Table 1. The datasets covered in related work. The majority of datasets for fake news detection tasks are in English.
Due to the events of 2020, there has been ongoing work toward creating a COVID-19 fake news detection dataset. The COVID-19 Fake News [23][7] is based on information from public fact-verification websites and social media. It consists of 10,700 tweets (5600 real and 5100 fake posts) connected to the COVID-19 topic. In addition, the ReCOVery [20][32] multimodal dataset was created. It also incorporates 140,820 labeled tweets and 2029 news articles on coronavirus collected from reliable and unreliable resources. However, all of the above datasets have one main limitation—they are monolingual and dedicated only to the English language. Regarding languages other than English, such datasets can be mentioned: the French satiric dataset [24][35], GermanFakeNC [21][33], The Spanish Fake News Corpus [22][34], and Arabic Claims Dataset [18][30]. These datasets do not fully cover the multilingualism gap in fake news detection. The mentioned datasets are monolingual as well and mostly cover fake news classification tasks, missing, for instance, fact verification and evidence generation problems.

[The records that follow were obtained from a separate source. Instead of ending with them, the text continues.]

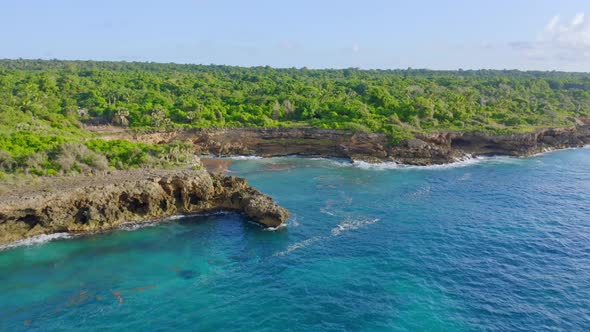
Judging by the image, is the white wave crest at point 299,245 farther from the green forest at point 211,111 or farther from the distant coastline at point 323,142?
the distant coastline at point 323,142

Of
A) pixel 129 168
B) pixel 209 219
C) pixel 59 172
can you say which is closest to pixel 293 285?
pixel 209 219

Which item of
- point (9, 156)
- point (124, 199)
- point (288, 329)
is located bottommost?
point (288, 329)

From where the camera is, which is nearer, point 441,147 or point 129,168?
point 129,168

4. Fake News Classification Methods

Based on previously described datasets, multiple methods have been developed to tackle the problem of obtaining such a classifier. The feature sets used in all existing methods can be divided into two categories: (1) internal features that can be obtained from different preprocessing strategies and a linguistic analysis of the input text; (2) external features that are extracted from a knowledge base, the internet, or social networks, and give additional information about the facts from the news, its propagation in social media, and users’ reactions. In other words, internal methods rely on the text itself while external methods rely on meta-information from the text.

4.1. Methods Based on Internal Features

Linguistic and psycholinguistic features are helpful in fake news classification tasks. In [16][6], a strong baseline model based on such a feature set was created based on the FakeNewsDataset. The set of features used is n this work is as follows:
  • Ngrams: tf–idf values of unigrams and bigrams from a bag-of-words representation of the input text.
  • Punctuation such as periods, commas, dashes, question marks, and exclamation marks.
  • Psycholinguistic features extracted with LIWC lexicon. Alongside some statistical information, LIWC also provides emotional and psychological analysis.
  • Readability that estimates the complexity of a text. The authors use content features such as the number of characters, complex words, long words, the number of syllables, word types, and others. In addition, they used several readability metrics, including the Flesch–Kincaid, Flesch Reading Ease, Gunning Fog, and Automatic Readability Index.
  • Syntax is a set of features derived from production rules based on context-free grammar (CFG) trees.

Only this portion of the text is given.